## Stated goal:
Copy every one of the following rows verbatim, leaving out the pictures.
Start
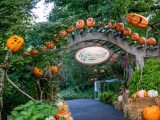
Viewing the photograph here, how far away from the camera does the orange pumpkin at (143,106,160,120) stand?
6387 millimetres

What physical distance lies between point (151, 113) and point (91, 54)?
1836mm

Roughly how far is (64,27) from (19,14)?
1059mm

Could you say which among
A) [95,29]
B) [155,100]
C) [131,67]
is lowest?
[155,100]

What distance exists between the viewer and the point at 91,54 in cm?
753

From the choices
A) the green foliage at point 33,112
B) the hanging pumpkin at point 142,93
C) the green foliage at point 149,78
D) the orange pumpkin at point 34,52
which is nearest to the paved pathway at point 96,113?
the green foliage at point 149,78

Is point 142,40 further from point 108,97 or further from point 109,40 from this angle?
point 108,97

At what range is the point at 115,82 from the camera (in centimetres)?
1457

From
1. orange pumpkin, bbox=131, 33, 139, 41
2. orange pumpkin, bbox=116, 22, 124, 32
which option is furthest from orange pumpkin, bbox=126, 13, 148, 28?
orange pumpkin, bbox=131, 33, 139, 41

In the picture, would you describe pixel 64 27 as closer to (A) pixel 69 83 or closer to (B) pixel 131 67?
(B) pixel 131 67

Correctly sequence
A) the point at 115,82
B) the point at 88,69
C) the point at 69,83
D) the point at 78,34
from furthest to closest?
End
## Answer in full:
Viewing the photograph here, how far away from the camera does the orange pumpkin at (143,106,160,120) stand?
6387 millimetres

What physical distance lies between point (151, 113) and point (91, 54)?
1836mm

Roughly how far is (64,27) from (19,14)?
1059mm

Could you say which among
A) [95,29]
B) [155,100]
C) [131,67]
is lowest?
[155,100]

What distance exists between the viewer and the point at 91,54 in cm?
753

From the choices
A) the green foliage at point 33,112
B) the hanging pumpkin at point 142,93
C) the green foliage at point 149,78
D) the orange pumpkin at point 34,52
which is nearest to the paved pathway at point 96,113?
the green foliage at point 149,78

Is point 142,40 further from point 108,97 or further from point 109,40 from this angle?
point 108,97

At what range is the point at 115,82 from the camera (in centimetres)?
1457

From
1. orange pumpkin, bbox=131, 33, 139, 41
2. orange pumpkin, bbox=116, 22, 124, 32
which option is furthest from orange pumpkin, bbox=126, 13, 148, 28?
orange pumpkin, bbox=131, 33, 139, 41

In the picture, would you describe pixel 64 27 as closer to (A) pixel 69 83 or closer to (B) pixel 131 67?
(B) pixel 131 67

Correctly sequence
A) the point at 115,82
B) the point at 88,69
C) the point at 69,83
D) the point at 78,34
from furthest to closest?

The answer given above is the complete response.